### [WHAT IS BEING ASKED]
Pick out every line in the records that contains the word "label" and copy those lines.

### [MATERIAL]
• • •

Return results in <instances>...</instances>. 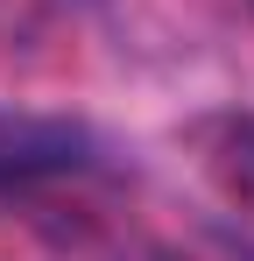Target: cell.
Masks as SVG:
<instances>
[{"mask_svg":"<svg viewBox=\"0 0 254 261\" xmlns=\"http://www.w3.org/2000/svg\"><path fill=\"white\" fill-rule=\"evenodd\" d=\"M92 163V134L78 120H49V113H0V191L42 184V176H71Z\"/></svg>","mask_w":254,"mask_h":261,"instance_id":"1","label":"cell"},{"mask_svg":"<svg viewBox=\"0 0 254 261\" xmlns=\"http://www.w3.org/2000/svg\"><path fill=\"white\" fill-rule=\"evenodd\" d=\"M205 176L233 212L254 219V113H226L205 127Z\"/></svg>","mask_w":254,"mask_h":261,"instance_id":"2","label":"cell"},{"mask_svg":"<svg viewBox=\"0 0 254 261\" xmlns=\"http://www.w3.org/2000/svg\"><path fill=\"white\" fill-rule=\"evenodd\" d=\"M247 7H254V0H247Z\"/></svg>","mask_w":254,"mask_h":261,"instance_id":"3","label":"cell"}]
</instances>
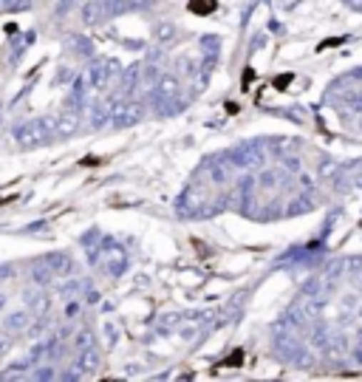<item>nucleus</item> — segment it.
Returning <instances> with one entry per match:
<instances>
[{
  "label": "nucleus",
  "mask_w": 362,
  "mask_h": 382,
  "mask_svg": "<svg viewBox=\"0 0 362 382\" xmlns=\"http://www.w3.org/2000/svg\"><path fill=\"white\" fill-rule=\"evenodd\" d=\"M190 11L193 14H210V11H216V0H193Z\"/></svg>",
  "instance_id": "f257e3e1"
}]
</instances>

• • •

### [TASK RESPONSE]
[{"mask_svg":"<svg viewBox=\"0 0 254 261\" xmlns=\"http://www.w3.org/2000/svg\"><path fill=\"white\" fill-rule=\"evenodd\" d=\"M92 163V134L78 120H49V113H0V191L42 184V176H71Z\"/></svg>","mask_w":254,"mask_h":261,"instance_id":"1","label":"cell"},{"mask_svg":"<svg viewBox=\"0 0 254 261\" xmlns=\"http://www.w3.org/2000/svg\"><path fill=\"white\" fill-rule=\"evenodd\" d=\"M205 176L233 212L254 219V113H226L205 127Z\"/></svg>","mask_w":254,"mask_h":261,"instance_id":"2","label":"cell"},{"mask_svg":"<svg viewBox=\"0 0 254 261\" xmlns=\"http://www.w3.org/2000/svg\"><path fill=\"white\" fill-rule=\"evenodd\" d=\"M247 7H254V0H247Z\"/></svg>","mask_w":254,"mask_h":261,"instance_id":"3","label":"cell"}]
  "label": "nucleus",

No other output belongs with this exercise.